Orie Steele: So I'm going to try and answer the question I think for this to be successful the schema for the payload the post body becomes much more strict it says you know hey you know credential status it can't be present because that's going to be set by the server so like don't you could you might say hey if you are like sometimes I ask for credentials with revocation and sometimes they don't so credential status as an option I think it's fine.
Orie Steele: Actual post body credential status would be forbidden because the server is going to provide that value like their server is going to provide the issuance date and the server is going to provide the issuer should the client be able to ask for a backdated issue and state maybe but I think the point being that if you take this approach the schema for the post body becomes much more restrictive you throw a lot of a lot more 400 errors saying hey.
Orie Steele: Client you know servers already going to handle.
Orie Steele: Parameter like you're not allowed to specify it and that's everything becomes a lot clearer so I think it it is a.
Orie Steele: Valid direction to take the API but it does sort of change the world view a little bit to the server sort of being the authority and the client not being able to really ask for anything other than what the server is going to going to accept and I think it's a valid path forward but we should make sure that we're communicating Our intention to implement that shared Vision very explicitly and we're taking.
Orie Steele: You know a group of features.
Orie Steele: It take us that direction at once if we can just so that we get there a little bit faster and so everyone knows like this is a fork in the road and design principles like we're now going the direction of the server is going to be responsible for this configuration the client is not going to be allowed to ask for any form of optionality the clients going to accept what the server will give.
Dave Longley: +1 To Orie
Manu Sporny: Okay that's helpful at least it was helpful to me Mahmoud Europe.
Mike Varley: +1 To Orie's comments on making the input schema more strict.
Mahmoud Alkhraishi: I think what I got from reading the issue is that when I think there's a missing endpoint which is a get on trying to find out what are all the issue where's that are available somewhere here so that I can know if I want to issue a credential of a specific the ID which endpoint on my calling in the first place but I feel like that's you know that's a very straightforward fix right but what I'm trying to understand is.

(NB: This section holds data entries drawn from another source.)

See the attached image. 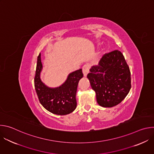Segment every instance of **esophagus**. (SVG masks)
I'll return each mask as SVG.
<instances>
[{"instance_id":"obj_1","label":"esophagus","mask_w":154,"mask_h":154,"mask_svg":"<svg viewBox=\"0 0 154 154\" xmlns=\"http://www.w3.org/2000/svg\"><path fill=\"white\" fill-rule=\"evenodd\" d=\"M89 69L90 67L88 65H84L83 68H82V71H83V74L84 77H86L88 74L89 72Z\"/></svg>"}]
</instances>
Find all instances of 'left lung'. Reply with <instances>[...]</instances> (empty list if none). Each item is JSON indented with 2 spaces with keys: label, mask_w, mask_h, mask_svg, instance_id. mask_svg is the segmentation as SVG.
Segmentation results:
<instances>
[{
  "label": "left lung",
  "mask_w": 154,
  "mask_h": 154,
  "mask_svg": "<svg viewBox=\"0 0 154 154\" xmlns=\"http://www.w3.org/2000/svg\"><path fill=\"white\" fill-rule=\"evenodd\" d=\"M87 75L97 102L102 107L121 103L131 88L130 71L123 54L118 50L105 54L99 64Z\"/></svg>",
  "instance_id": "8db88e82"
}]
</instances>
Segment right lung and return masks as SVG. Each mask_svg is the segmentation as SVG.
Returning <instances> with one entry per match:
<instances>
[{
  "label": "right lung",
  "mask_w": 154,
  "mask_h": 154,
  "mask_svg": "<svg viewBox=\"0 0 154 154\" xmlns=\"http://www.w3.org/2000/svg\"><path fill=\"white\" fill-rule=\"evenodd\" d=\"M41 54L38 57L35 88L41 104L51 113L66 115L72 113L77 106L76 93L79 80L83 77L80 69L68 74L66 80L57 87H49L41 79L42 70Z\"/></svg>",
  "instance_id": "right-lung-1"
}]
</instances>
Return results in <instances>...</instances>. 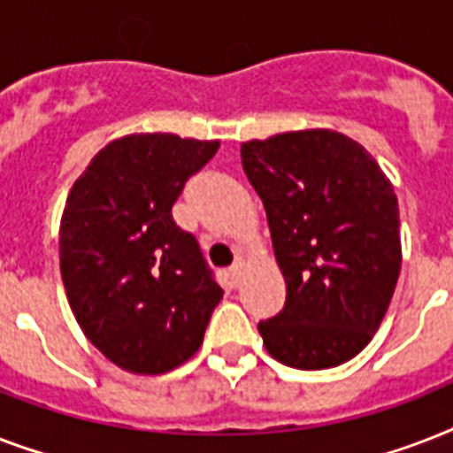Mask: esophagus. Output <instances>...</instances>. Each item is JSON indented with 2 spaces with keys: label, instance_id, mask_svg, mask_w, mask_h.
<instances>
[{
  "label": "esophagus",
  "instance_id": "34e87169",
  "mask_svg": "<svg viewBox=\"0 0 453 453\" xmlns=\"http://www.w3.org/2000/svg\"><path fill=\"white\" fill-rule=\"evenodd\" d=\"M227 280H230V284L233 287H237L242 280V263H237V265H233V268L227 270Z\"/></svg>",
  "mask_w": 453,
  "mask_h": 453
}]
</instances>
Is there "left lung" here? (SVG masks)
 <instances>
[{
    "label": "left lung",
    "instance_id": "left-lung-1",
    "mask_svg": "<svg viewBox=\"0 0 453 453\" xmlns=\"http://www.w3.org/2000/svg\"><path fill=\"white\" fill-rule=\"evenodd\" d=\"M287 282L280 315L258 322L265 350L294 369H329L366 348L402 268L393 183L369 152L329 129L242 143Z\"/></svg>",
    "mask_w": 453,
    "mask_h": 453
}]
</instances>
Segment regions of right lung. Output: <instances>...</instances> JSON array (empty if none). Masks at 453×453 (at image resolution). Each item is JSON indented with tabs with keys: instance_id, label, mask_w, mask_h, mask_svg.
I'll return each mask as SVG.
<instances>
[{
	"instance_id": "right-lung-1",
	"label": "right lung",
	"mask_w": 453,
	"mask_h": 453,
	"mask_svg": "<svg viewBox=\"0 0 453 453\" xmlns=\"http://www.w3.org/2000/svg\"><path fill=\"white\" fill-rule=\"evenodd\" d=\"M219 141L131 134L74 180L60 275L84 336L124 372L166 373L199 350L223 289L171 206Z\"/></svg>"
}]
</instances>
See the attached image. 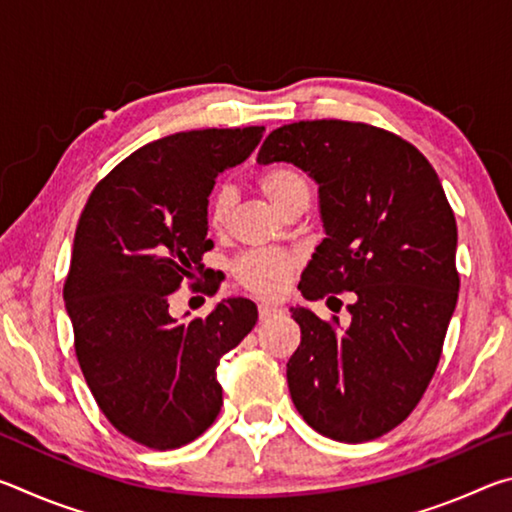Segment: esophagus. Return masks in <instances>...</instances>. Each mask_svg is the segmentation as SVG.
<instances>
[{
  "instance_id": "obj_1",
  "label": "esophagus",
  "mask_w": 512,
  "mask_h": 512,
  "mask_svg": "<svg viewBox=\"0 0 512 512\" xmlns=\"http://www.w3.org/2000/svg\"><path fill=\"white\" fill-rule=\"evenodd\" d=\"M257 309H259V320H268L271 316L280 314V309L273 307V305H266V302H259Z\"/></svg>"
}]
</instances>
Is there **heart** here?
I'll return each instance as SVG.
<instances>
[{
    "mask_svg": "<svg viewBox=\"0 0 512 512\" xmlns=\"http://www.w3.org/2000/svg\"><path fill=\"white\" fill-rule=\"evenodd\" d=\"M257 185L262 194L271 201L282 214L289 212L293 205L309 203L311 187L305 173L293 164H273L257 176ZM237 205V192L230 185H219L214 189L207 205V216L214 230H223L230 223L232 210ZM298 266V255L289 250L259 248L248 250L235 259V277L246 289L259 293V296L273 298L287 287L291 273Z\"/></svg>",
    "mask_w": 512,
    "mask_h": 512,
    "instance_id": "heart-1",
    "label": "heart"
}]
</instances>
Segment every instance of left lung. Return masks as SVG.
I'll return each mask as SVG.
<instances>
[{
    "instance_id": "obj_1",
    "label": "left lung",
    "mask_w": 512,
    "mask_h": 512,
    "mask_svg": "<svg viewBox=\"0 0 512 512\" xmlns=\"http://www.w3.org/2000/svg\"><path fill=\"white\" fill-rule=\"evenodd\" d=\"M257 162H291L318 183L327 237L302 273V296L352 291L345 327L291 307L300 325L291 400L332 440L384 436L427 391L458 300L456 219L438 173L395 133L341 119L275 128Z\"/></svg>"
}]
</instances>
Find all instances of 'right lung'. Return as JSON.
Segmentation results:
<instances>
[{"mask_svg": "<svg viewBox=\"0 0 512 512\" xmlns=\"http://www.w3.org/2000/svg\"><path fill=\"white\" fill-rule=\"evenodd\" d=\"M262 133L205 128L155 140L119 162L81 212L63 289L76 359L103 415L135 443L183 447L221 411L216 366L255 327V302L228 298L180 323L169 300L205 275L207 196ZM192 289L216 293L219 280Z\"/></svg>", "mask_w": 512, "mask_h": 512, "instance_id": "right-lung-1", "label": "right lung"}]
</instances>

Mahmoud Alkhraishi: Server says there are four possible valid configurations and only four possible about configurations if you want a credential issued by me these configurations are for example eat 519 2018 with a revocation of 2020 or a is 509 2020 with a revocation list 2020 and that's it we don't support other stuff right and the and then obviously there's a way for you to ask the issuer from what I'm seeing in your proposal to add in.
Mahmoud Alkhraishi: Another configuration object that's the rough.
Mahmoud Alkhraishi: Only hope is internalizing that correct first of all.
Dave Longley: Yes I think so.
Mahmoud Alkhraishi: Okay so I'm failing to see how.
Mahmoud Alkhraishi: How a client is able to find out that it's supposed to call this and point to get that credential that like I'm trying to for example I want to issue a revocable credential with a with a specific key type with a specific from a specific the ID if I had if I support like for did methods doing it a different issue or end point for each one and then do I need a different revocation list.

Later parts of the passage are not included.